The fight against outdated Indonesian medical cannabis laws is being led by a mother as she struggles to get much-needed cannabis for her sick son. And while a previous application to the country’s constitutional court in 2020 was rejected, the government has promised to review its current position. For now, cannabis remains a Class 1 narcotic, along with heroin, cocaine, and 65 other types.
Indonesian Medical Cannabis Reform Driven by a Mother’s Fight for Her Son
Indonesian medical cannabis reform has resurfaced after a mother named Santi openly requested medical cannabis legalization as she fights for her son Pika. He has Japanese encephalitis, a viral disease transmitted by mosquito bites.
Indonesian Constitutional Court Rejected Previous Application
Santi Warastuti and two other women had previously submitted a court petition to review Indonesia’s Narcotics Law to the country’s Constitutional Court in November 2020. However, the court did not grant it.
“This medical cannabis is urgent for me because Pika, my child, is still not free from his seizures,” Santi said on the sidelines of a protest last week. A picture with a “Help my son get medical cannabis” sign has gone viral on Indonesian social media.
Indonesian CannabiLaw Extremely Strict
Pika would need CBD oil, which is still illegal in Indonesia. Cannabis for medical use conflicts with Law No. 35/2009 on narcotics.

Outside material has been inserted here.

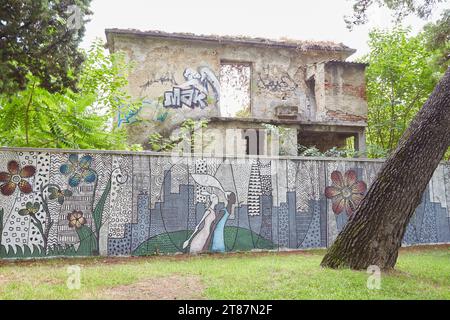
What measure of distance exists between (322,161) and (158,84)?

Article 8, paragraph 1 of this law clearly explains that the use of class I narcotics in Indonesia, including cannabis, is prohibited, even in health care.

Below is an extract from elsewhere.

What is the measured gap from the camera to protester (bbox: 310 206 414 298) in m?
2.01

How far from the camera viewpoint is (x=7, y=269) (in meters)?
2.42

Research on Class I drugs can also only be carried out after obtaining the Minister’s approval on the recommendation of the head of the Indonesian Food and Drugs Control Agency. In these regulations, cannabis is included as a class I narcotic along with heroin, cocaine, opium, cocaine leaf, cathinone, ecstasy, and 65 other types.

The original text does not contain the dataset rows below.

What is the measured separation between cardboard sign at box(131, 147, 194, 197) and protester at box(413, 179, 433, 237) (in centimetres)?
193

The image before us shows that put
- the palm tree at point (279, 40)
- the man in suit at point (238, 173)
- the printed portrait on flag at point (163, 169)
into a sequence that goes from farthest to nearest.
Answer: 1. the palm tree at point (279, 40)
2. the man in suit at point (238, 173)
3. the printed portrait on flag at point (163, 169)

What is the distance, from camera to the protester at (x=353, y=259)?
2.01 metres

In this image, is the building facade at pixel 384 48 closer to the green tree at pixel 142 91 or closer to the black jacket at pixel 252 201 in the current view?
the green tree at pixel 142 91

Indonesian Cannabis Laws Based on Outdated 1960s UN Convention
Government policy is based on the United Nations decision to include cannabis in Schedule IV of the Single Convention on Narcotic Drugs of 1961.
However, changes took place in December 2020. The United Nations Commission on Narcotic Drugs (CND) removed cannabis from this list, which could start a change in Indonesia.
The Indonesian Government Launches a Review of the Law
The discussions around legalizing medical cannabis in Indonesia returned to the carpet at the end of May. A commission has questioned the government’s attitude towards narcotics for medical purposes.
Asrul Sani, a member of Commission III of the Indonesian House of Representatives, admitted to receiving many suggestions from the public regarding the use of cannabis for medical purposes.
“We cannot deny that, to some extent, cannabis can be part of medicine. But, to what extent is the government going to open the space for this?” asked Asrul.
Indonesian Government Gives Bizarre Justification for Archaic Laws
In 2017, Fidelis Arie Sudewarto, a civil servant, was arrested for planting 39 cannabis plants by the National Narcotics Agency (BNN).
The cannabis was grown to treat his wife, Yeni Riawati, diagnosed with syringomyelia, the growth of cysts in the spinal cord. His wife eventually died 32 days after the BNN arrested Fidelis.
Responding to this statement, the Deputy Minister of Law and Human Rights, Eddy OS Hiariej, said that the purpose of the Narcotics Act was not only to eradicate drug trafficking but also to guarantee the availability of narcotics for research and health.
“That means there is a health aspect here, so it is possible that, for example, cannabis for medical use could be used.”
Government to Look at Harms and Benefits of Current Laws
In an interview, Deputy Chairman of Committee III of the Indonesian House of Representatives, Desmond Junaidi Mahesa, said on June 28 that he would consider the proposed revision of the Narcotics Law No. 35/2009 to eventually legalize medical cannabis.
“We will first look at the value of benefits and harms. From the studies I know of, it turns out that the value of the health and economic benefits is extraordinary, and the harms are very low,” Desmond said.